Luka Elyana perlahan mulai sembuh. Selama masa penyembuhannya, Elyana memutuskan untuk tinggal di kediaman Willard. Ia sudah mengirimkan surat kepada ayahnya, tetapi surat itu tidak pernah dibalasnya.
"Sepertinya aku harus segera pulang." Elyana menatap luar jendela dengan tatapan kosong dan memikirkan tentang ayahnya yang tidak membalas suratnya.
"Kamu yakin? Lukamu belum sembuh sepenuhnya, lebih baik kamu tinggal sedikit lebih lama lagi." Willard berjalan mendekati Elyana sambil membawakan makanan untuk Elyana.
"Ya, lagipula aku sudah terlalu lama tinggal disini, dan pasti akan ada rumor buruk yang beredar jika aku tinggal lebih lama lagi disini." Elyana memalingkan pandangannya dari jendela dan menatap Willard.
Willard tampak tidak senang dengan apa yang dikatakan Elyana, tetapi ia hanya bisa menghembuskan napas kecewa dan menyodorkan makanan yang dibawanya kepada Elyana.
"Baiklah, aku akan menyiapkan kereta kuda untukmu tetapi dengan satu syarat." Setelah menyodorkan makanan yang dibawanya kepada Elyana, Willard duduk di samping Elyana.
"Syarat?" Elyana mengambil makanan yang disodorkan oleh Willard dan memakannya dengan perlahan.
"Biarkan aku menemanimu sampai ke kamarmu." Willard menatap Elyana dengan tatapan yang memohon.
"Kalau itu…" Elyana tampak ragu dengan syarat yang diinginkan oleh Willard.
"Tidak boleh?" Willard sedih melihat reaksi Elyana yang tidak sesuai dengan yang diharapkannya.
Elyana sebenarnya tidak terlalu setuju dengan syarat yang diajukan oleh Willard, ia takut jika Willard terlalu lama di sana dan bertemu dengan ayahnya, situasinya akan menjadi sangat buruk dan Elyana tidak ingin itu terjadi, sudah sangat banyak yang harus Elyana pikirkan. Jika harus melihat Willard yang berkelahi dengan ayahnya itu, hal itu akan membuat kepalanya sakit.
Willard yang mendengar ucapan Elyana terlihat sangat senang, kemudian ia segera menyuruh pelayannya segera menyiapkan kereta kuda untuk menuju ke kediaman Marquis Alston.

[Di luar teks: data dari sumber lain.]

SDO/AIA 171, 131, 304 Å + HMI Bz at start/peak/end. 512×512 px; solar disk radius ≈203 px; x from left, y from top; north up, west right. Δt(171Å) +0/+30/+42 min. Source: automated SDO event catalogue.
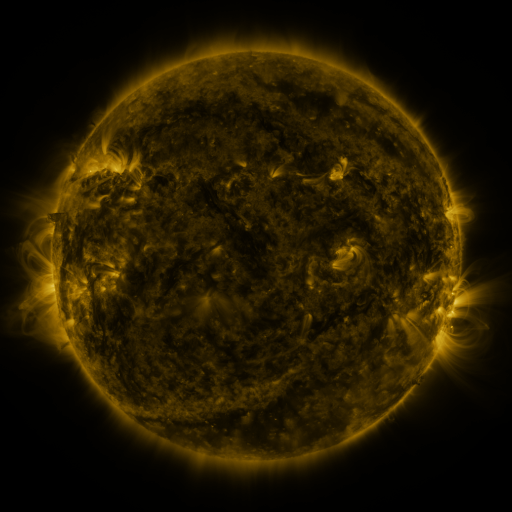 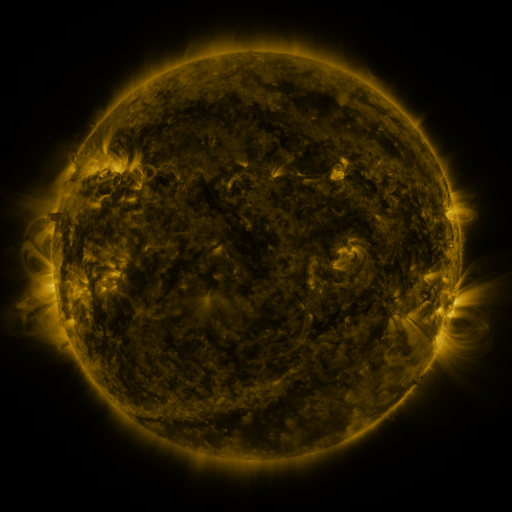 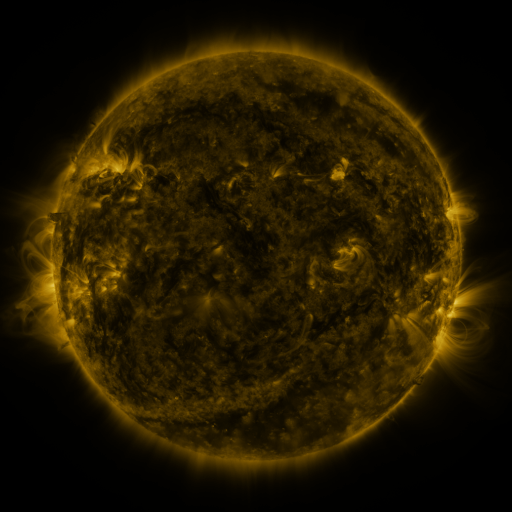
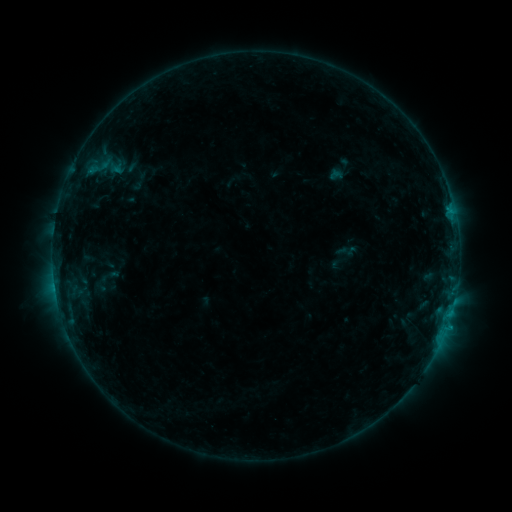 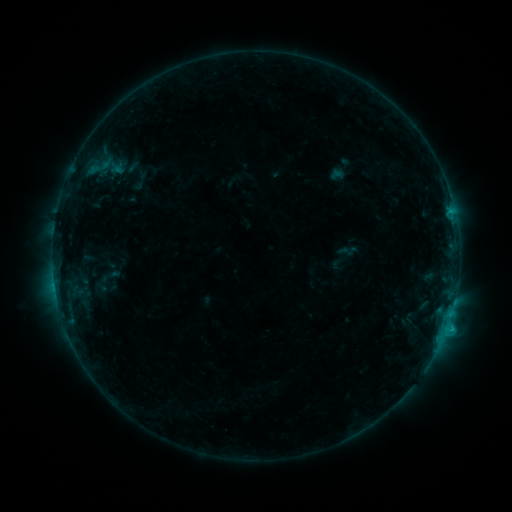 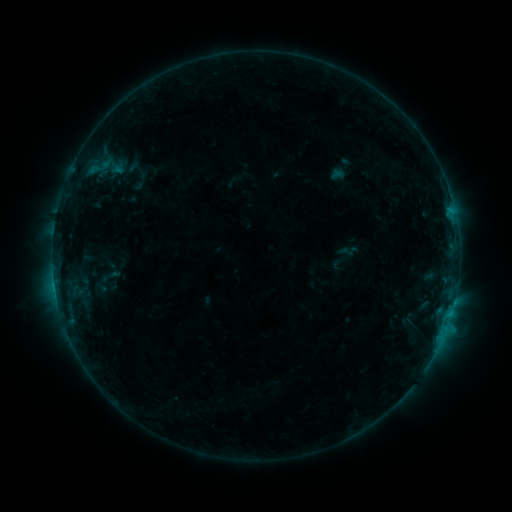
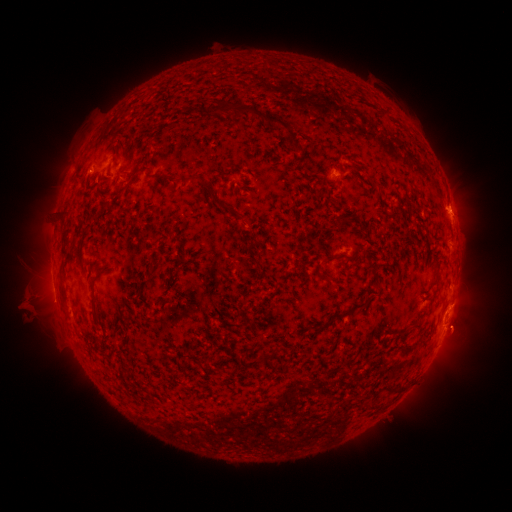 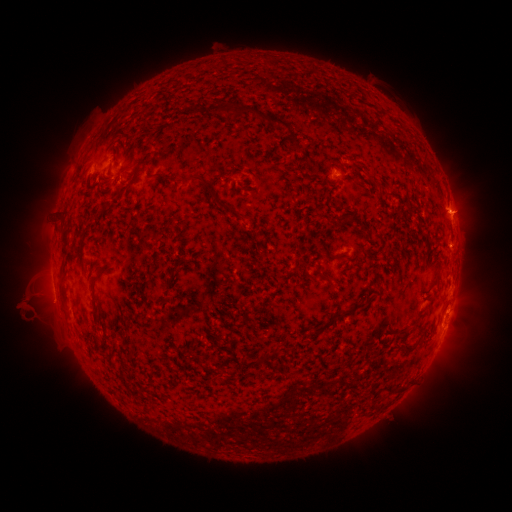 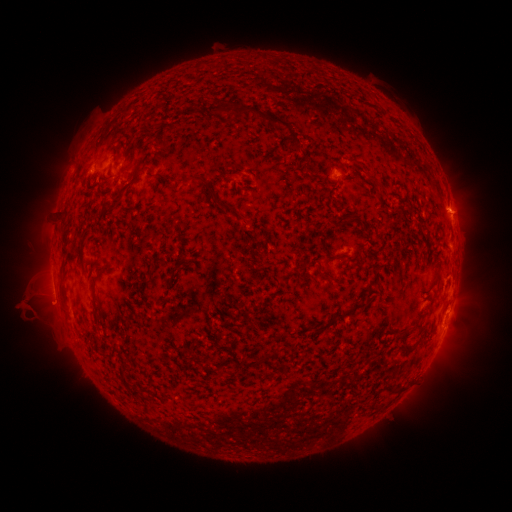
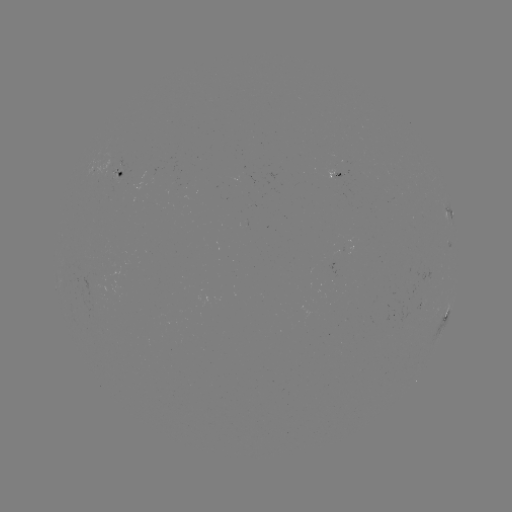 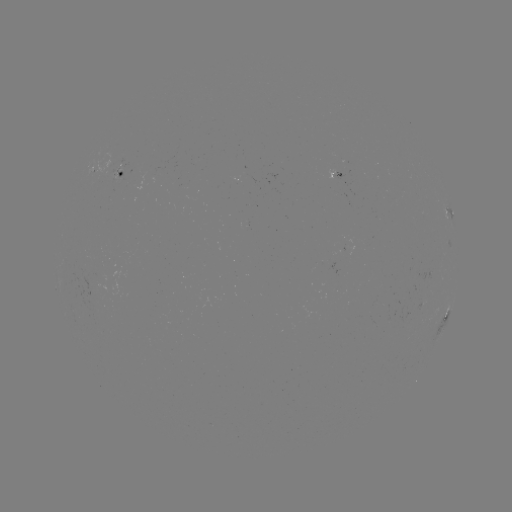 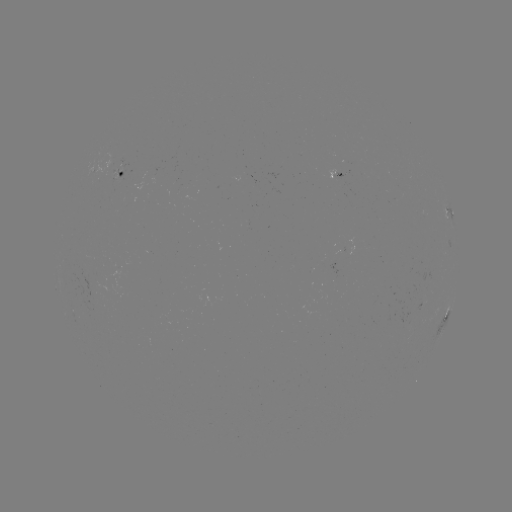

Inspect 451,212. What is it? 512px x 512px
C1.2 flare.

Willard pun membopong Elyana menuju ke kereta kuda yang sudah disiapkan oleh pelayan Willard. Elyana tersipu malu saat Willard membopongnya ke kereta kuda, Elyana sudah mencoba untuk menolak Willard untuk membopongnya tetapi semua itu diabaikan oleh Willard, ia bersikeras untuk membopong Elyana.
Sepanjang perjalanan ke Kediaman Marquis Alston, Willard tampak sedang memikirkan sesuatu dan Elyana menatap ke luar jendela dengan tatapan kosong lagi.
"Kenapa kamu selalu melihat ke arah luar jendela dengan tatapan seperti itu, apakah ada ada masalah yang tidak bisa kamu bicarakan?" Willard yang tadi sedang berada di pikirannya, kini kembali saat melihat Elyana yang melihat ke arah luar jendela dengan tatapan kosong.
"Entahlah, aku juga tidak begitu tahu. Hanya saja dengan begini aku menjadi sedikit lebih tenang." Ucap Elyana tanpa menoleh ke arah Willard.
"Sedikit lebih tenang?" Willard sedikit sedih saat melihat Elyana yang masih melihat ke arah luar jendela dengan tatapan kosong itu.
"Ya, menatap sesuatu tanpa memikirkan apapun dan tanpa merasakan apapun membuatku sedikit lebih tenang, karena aku tidak tahu hal buruk yang akan terjadi padaku di masa depan." Elyana perlahan menolehkan kepalanya ke arah Willard dengan tatapan kosong.
Willard terkejut dengan tatapan kosong Elyana yang kini mengarah kepadanya, kemudian ia menjadi sangat sedih saat memikirkan apa yang mungkin sudah dialami Elyana sampai membuatnya berpikir seperti itu. Willard sepertinya ingin mengatakan sesuatu, tetapi tidak tahu apa yang ingin dikatakannya. Pandangan Elyana kembali menatap luar jendela. Perjalanan mereka berdua menuju kediaman Alston kini sangat sunyi.